Hi,
In an application I have two nested for-loops.
The outer loop has n=128 iterations, the inner one k=512000.
I measured the best performance when I parallelised the outer one with gang and the inner one with vector.
However, when I skip the first m iterations in the outer loop, this results in a performance behaviour which I don’t understand:
For m=0 and m=1 the time for the whole kernel is about the same.
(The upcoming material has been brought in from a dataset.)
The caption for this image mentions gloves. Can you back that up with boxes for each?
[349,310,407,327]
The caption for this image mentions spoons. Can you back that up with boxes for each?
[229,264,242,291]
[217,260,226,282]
For m = 2 the time reduces to the half and stays about the same for m = 3, …, m = 127.
Here is a runnable code:
int main () {
const int n = 128;
const int k = 512000;
double mat[n * k];
double res[n];
int i;
for (i = 0; i < n * k; i++) {
mat[i] = 2.1337;
}
#pragma acc data copyout(res[0:n]) copyin(mat[0:n*k])
{
int m;
for (m = 0; m < n; m++) {
double start = omp_get_wtime();
#pragma acc parallel present(res[0:n])
#pragma acc loop gang
for (i = m; i < n; i++) {
int j;
double sum = 0.0;
#pragma acc loop vector reduction(+:sum)
for (j = 0; j < k; j++) {
sum += pow(mat[i * k + j], i);
}
res[i] = sum;
}
double end = omp_get_wtime();
printf("m = %d, time = %fms\n", m, (end - start) * 1.0e3);
}
} /* acc data */
return 0;
}
In a similiary CUDA implementation the time decreases with increasing m - as I would expect.
Why does OpenACC behave different here?
Thanks,
Fabian